**ASSIGNMENT:** Before copying, find the line below that contains "gartensteckdose echter granit"; then return it and all later lines exactly, up to and including the final line, with no pictures.

(Brief descriptive captions)
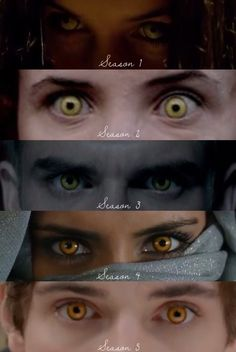 Yellow eyes | Wolfblood Seasons 1-5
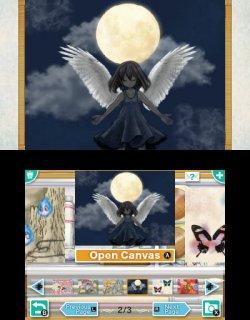 Review: Painting Workshop (3DS eShop) Medium19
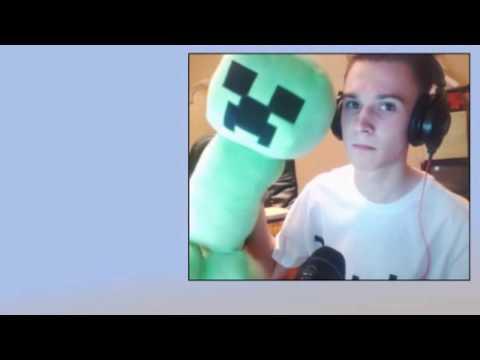 АНИМАЦИЯ VS. MINECRAFT - Видео из Майнкрафт (Minecraft)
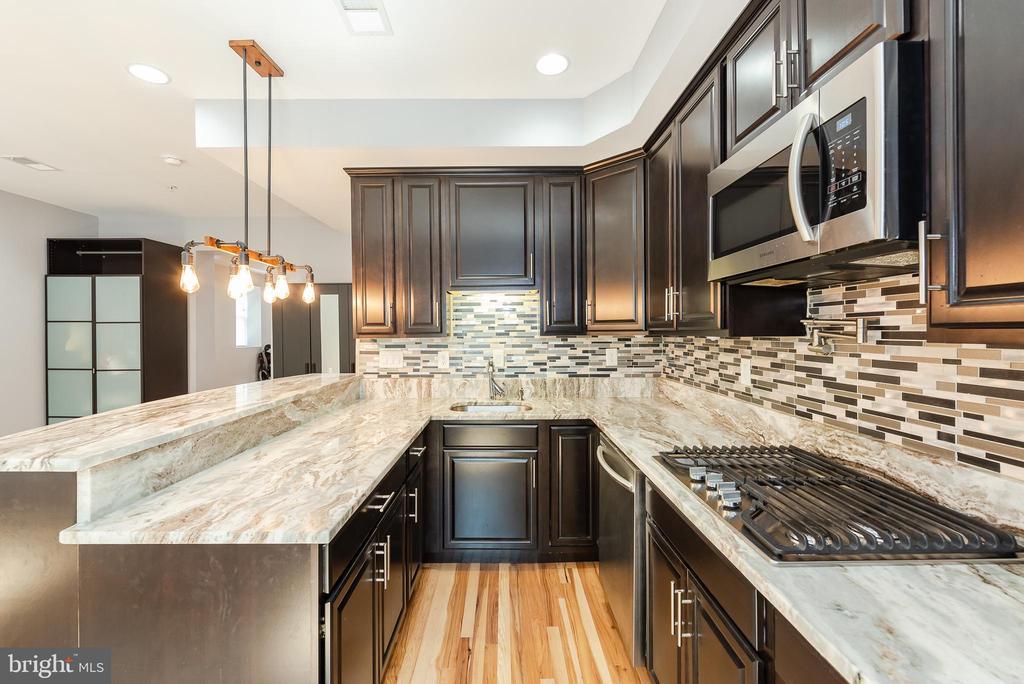Kitchen 2 - 9607 52ND AVE, COLLEGE PARK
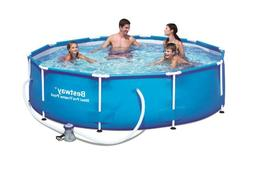 """Bestway 10'x30"""" Steel Pro Frame Above Ground Swimming Pool S"""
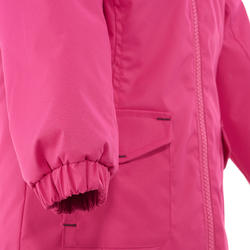 Warme en waterdichte meisjesjas voor trekking Hike 100 - 1006133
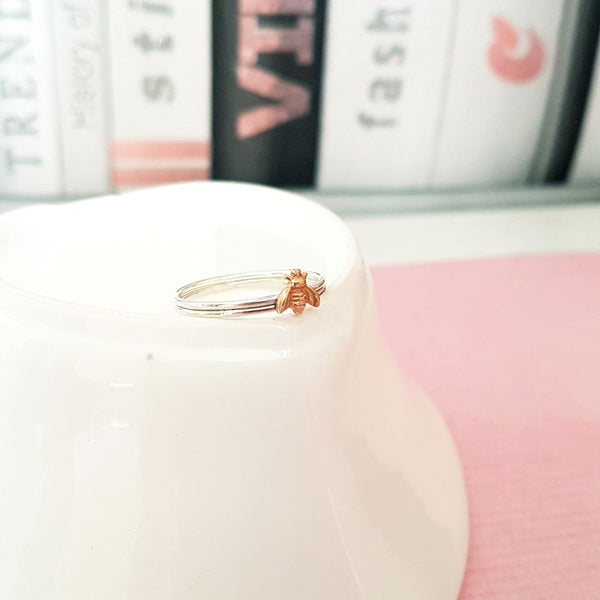 Bronze Bee Stacking Ring Duo-Stacking Rings-Sophie-May Designs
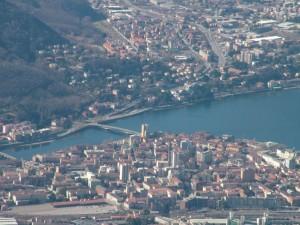 Centro di Lecco e Ponte Kennedy dal Pizzo d'Erna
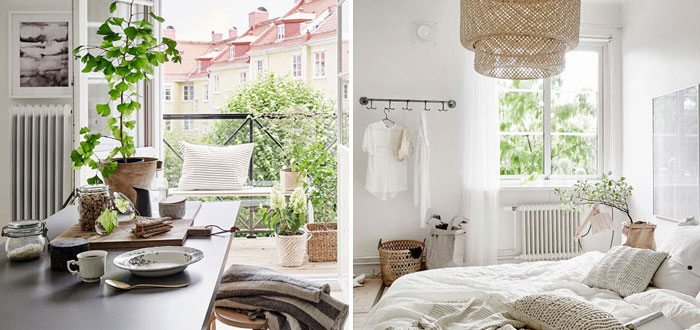 A charming bright apartment in Gothenburg, Sweden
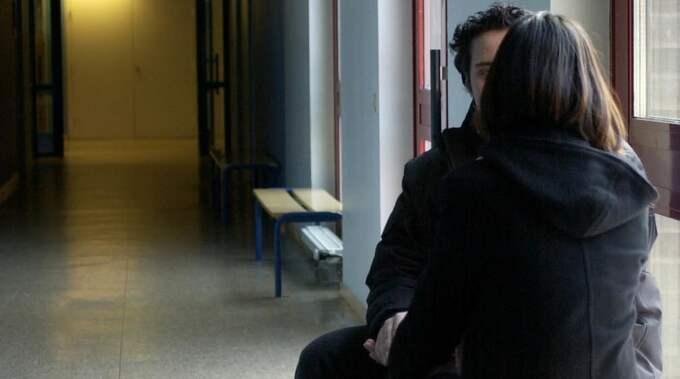 Håltimmar kan leda till skolk. Foto: Stergios Kastoris
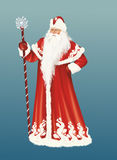 Santa Claus with staff on blue. Santa Claus in traditional long red robe and staff on blue background royalty free illustration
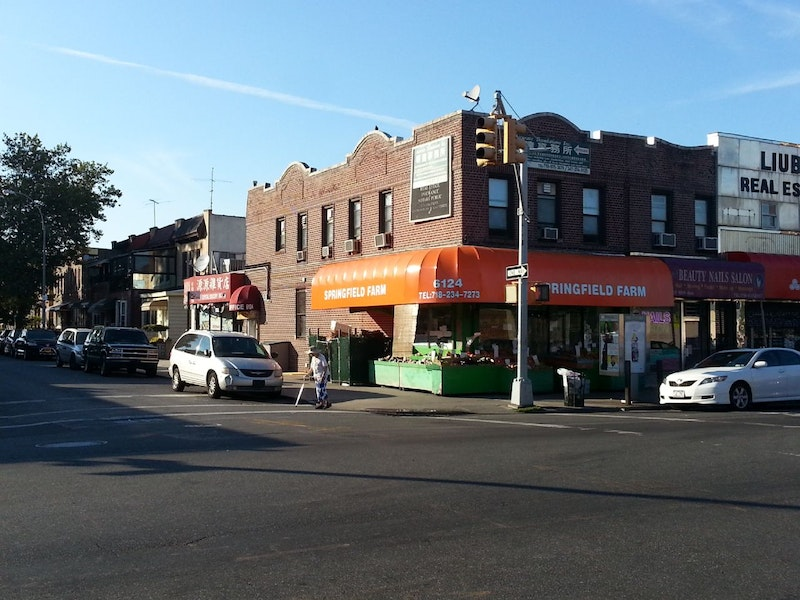 Rent A Car Brooklyn Ny >> Conner Building On Busy Avenue!! - 6124 18th Avenue, Brooklyn NY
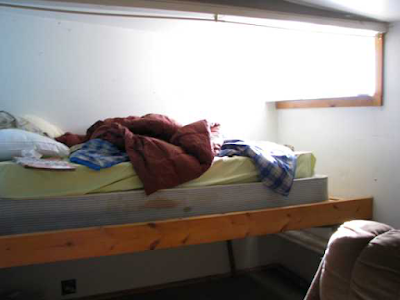 Gold Rush cabin bed before clean up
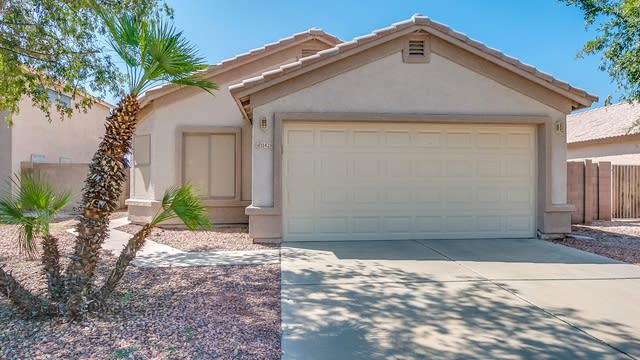 Photo 1 of 25 - 11425 W Sheridan St, Avondale, AZ 85392
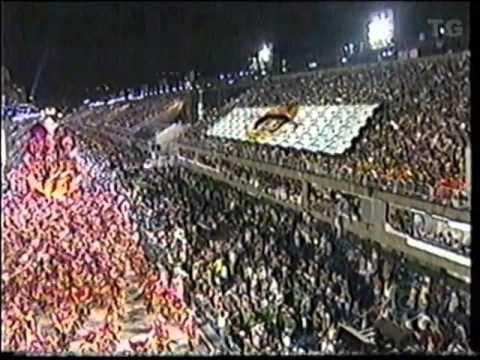 Mangueira - Carnaval 2003 - Desfile Completo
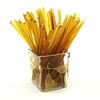 HONEY STICKS, 10 pack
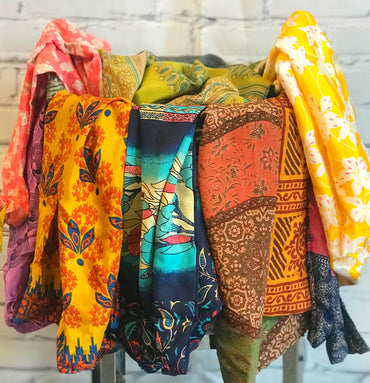 Pack of Five Saree drawstring bags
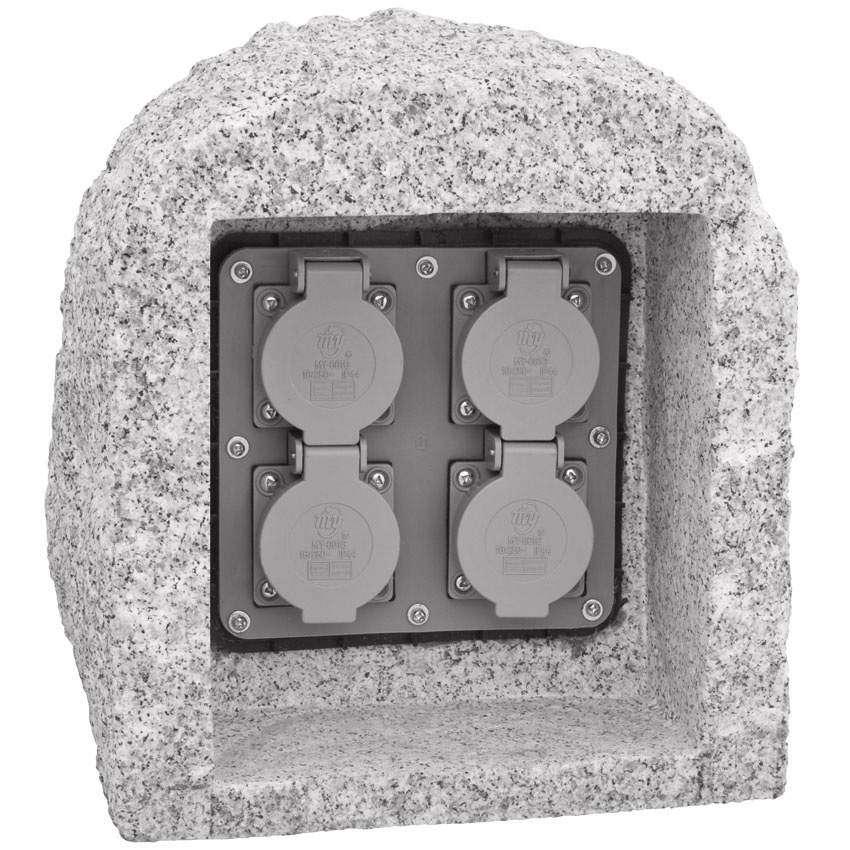 gartensteckdose echter granit unikat 4 steckdosen mit 10m zuleitung. Black Bedroom Furniture Sets. Home Design Ideas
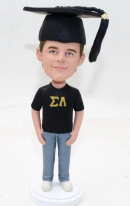 Personalized bobblehead doll graduation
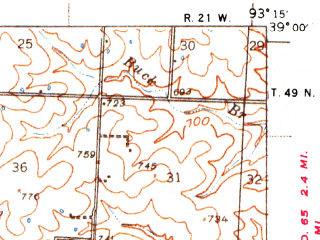 Reduced fragment of topographic map en--usgs--063k--063194--(1939)--N039-00_W093-30--N038-45_W093-15; towns and cities Emma, Houstonia, Hughesville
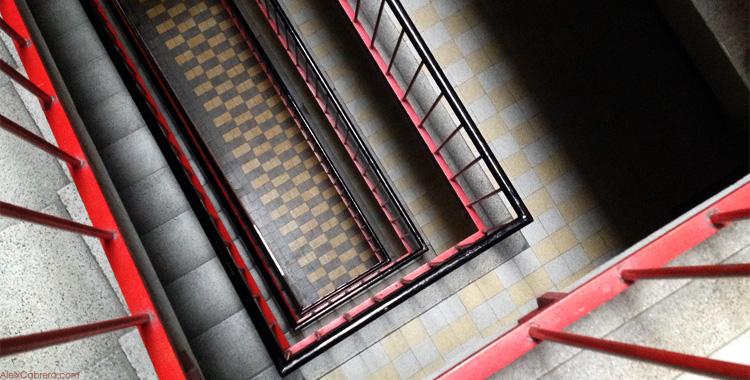 140901_escales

**TASK SOLUTION:**
 gartensteckdose echter granit unikat 4 steckdosen mit 10m zuleitung. Black Bedroom Furniture Sets. Home Design Ideas
 Personalized bobblehead doll graduation
 Reduced fragment of topographic map en--usgs--063k--063194--(1939)--N039-00_W093-30--N038-45_W093-15; towns and cities Emma, Houstonia, Hughesville
 140901_escales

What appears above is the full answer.